Data provided:

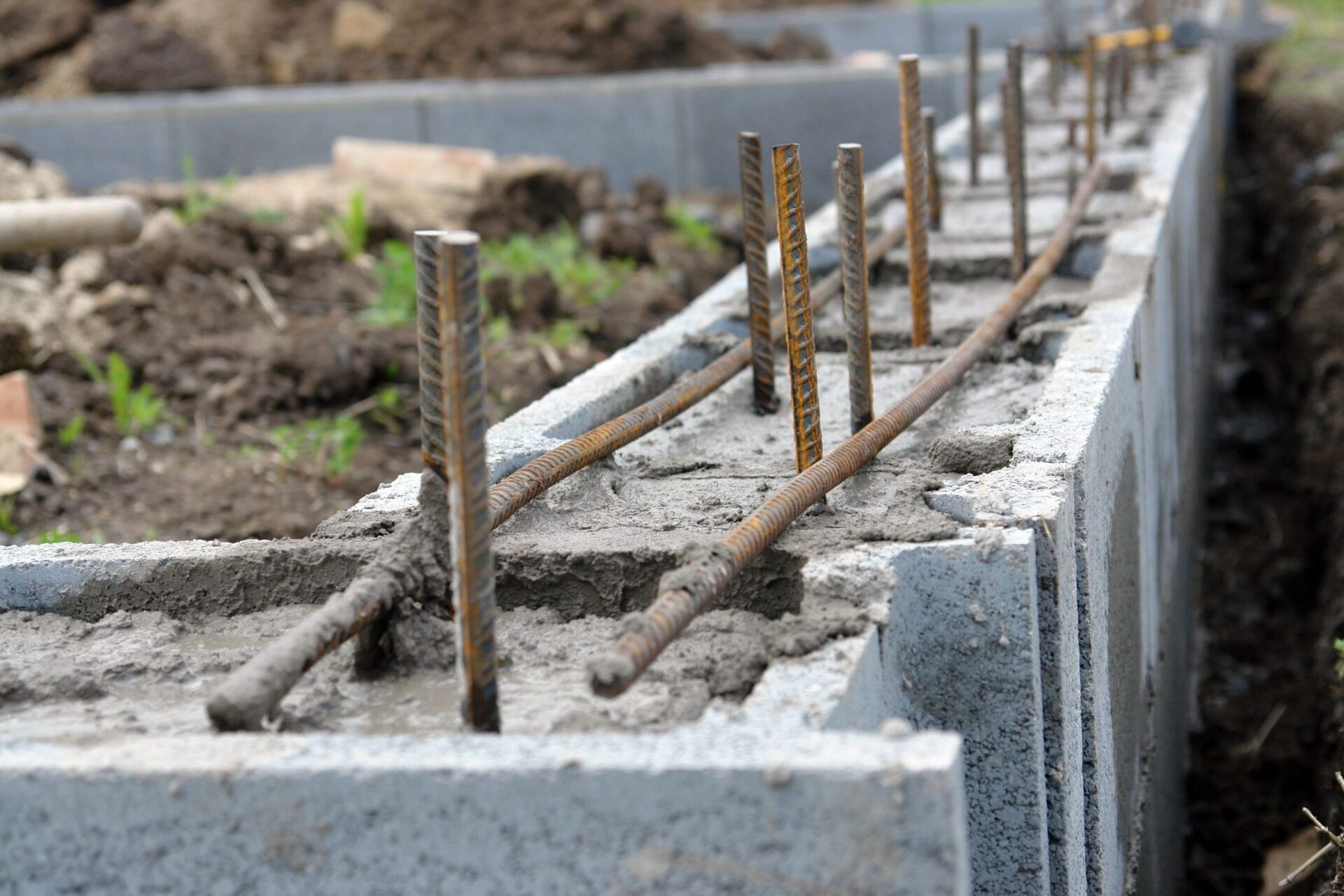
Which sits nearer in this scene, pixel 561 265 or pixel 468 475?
pixel 468 475

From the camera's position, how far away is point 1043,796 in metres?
2.41

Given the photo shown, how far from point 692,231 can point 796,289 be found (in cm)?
612

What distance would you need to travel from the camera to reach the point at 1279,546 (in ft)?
21.8

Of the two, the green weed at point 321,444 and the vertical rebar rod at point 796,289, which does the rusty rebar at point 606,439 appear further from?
the green weed at point 321,444

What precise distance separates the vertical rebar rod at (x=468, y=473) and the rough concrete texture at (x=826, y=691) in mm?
179

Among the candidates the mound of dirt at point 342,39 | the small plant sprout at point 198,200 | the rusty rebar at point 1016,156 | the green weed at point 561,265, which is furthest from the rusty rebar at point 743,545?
the mound of dirt at point 342,39

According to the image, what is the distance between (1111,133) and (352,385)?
3777 mm

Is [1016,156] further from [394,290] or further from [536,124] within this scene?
[536,124]

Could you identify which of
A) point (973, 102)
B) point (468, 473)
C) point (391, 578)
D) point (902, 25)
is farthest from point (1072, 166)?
point (902, 25)

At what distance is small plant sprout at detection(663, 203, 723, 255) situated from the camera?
8633mm

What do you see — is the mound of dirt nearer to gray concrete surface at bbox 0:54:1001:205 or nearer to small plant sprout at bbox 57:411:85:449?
gray concrete surface at bbox 0:54:1001:205

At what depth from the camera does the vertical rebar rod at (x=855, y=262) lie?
287cm

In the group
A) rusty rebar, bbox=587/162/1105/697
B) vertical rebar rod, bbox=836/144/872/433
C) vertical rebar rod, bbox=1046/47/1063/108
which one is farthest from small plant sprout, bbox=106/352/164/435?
vertical rebar rod, bbox=1046/47/1063/108

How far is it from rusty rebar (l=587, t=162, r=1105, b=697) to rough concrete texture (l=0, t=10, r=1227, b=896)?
7 centimetres
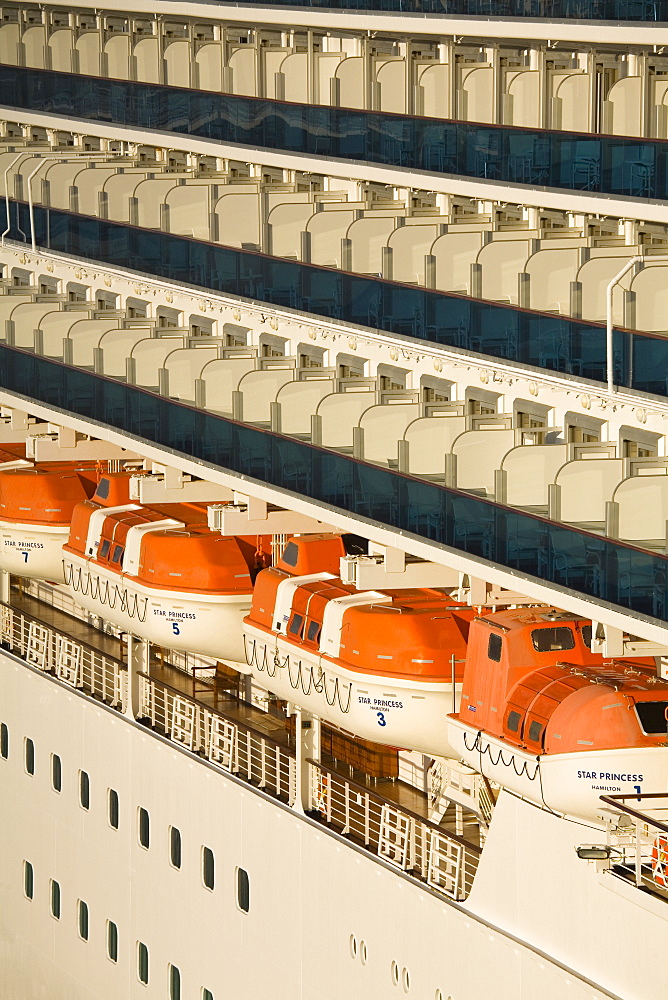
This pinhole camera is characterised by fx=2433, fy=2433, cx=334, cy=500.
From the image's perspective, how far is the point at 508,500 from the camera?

Work to be completed: Rewrite all of the items above, replacing every instance of "rusty rebar" with "corroded rebar" and changing nothing else. Leave the pictures out of your answer.

Written response:
Which sits nearer in this scene, pixel 561 265 or pixel 468 475?
pixel 468 475

From the camera's position, how far away is point 1043,796 in metres?
2.41

Given the photo shown, how far from point 692,231 can point 796,289 be found (in cm)?
612

What distance would you need to travel from the camera to reach the point at 1279,546 (in ft)?
21.8

Of the two, the green weed at point 321,444 and the vertical rebar rod at point 796,289, which does the corroded rebar at point 606,439 appear further from?
the green weed at point 321,444

What precise distance separates the vertical rebar rod at (x=468, y=473) and the rough concrete texture at (x=826, y=691) in mm?
179

Among the candidates the mound of dirt at point 342,39 | the small plant sprout at point 198,200 | the corroded rebar at point 1016,156 | the green weed at point 561,265, which is furthest from the corroded rebar at point 743,545?
the mound of dirt at point 342,39

According to the image, what is the distance between (1111,133) and (352,385)?
3777 mm

Is [1016,156] further from [394,290] or further from [536,124] within this scene?
[536,124]

Could you identify which of
A) point (973, 102)
B) point (468, 473)
C) point (391, 578)
D) point (902, 25)
is farthest from point (1072, 166)?
point (902, 25)

At what distance is small plant sprout at detection(663, 203, 723, 255) situated from the camera?
8633mm

What do you see — is the mound of dirt nearer to gray concrete surface at bbox 0:54:1001:205 or nearer to small plant sprout at bbox 57:411:85:449?
gray concrete surface at bbox 0:54:1001:205

At what depth from the camera does the vertical rebar rod at (x=855, y=262) lie?
287cm

In the group
A) corroded rebar, bbox=587/162/1105/697
B) vertical rebar rod, bbox=836/144/872/433
C) vertical rebar rod, bbox=1046/47/1063/108
which one is farthest from small plant sprout, bbox=106/352/164/435?
vertical rebar rod, bbox=1046/47/1063/108

How far is it from corroded rebar (l=587, t=162, r=1105, b=697) to rough concrete texture (l=0, t=10, r=1227, b=896)?
7 centimetres
This pinhole camera is characterised by fx=2433, fy=2433, cx=334, cy=500.
From the image's perspective, how far is the point at 508,500 from the camera?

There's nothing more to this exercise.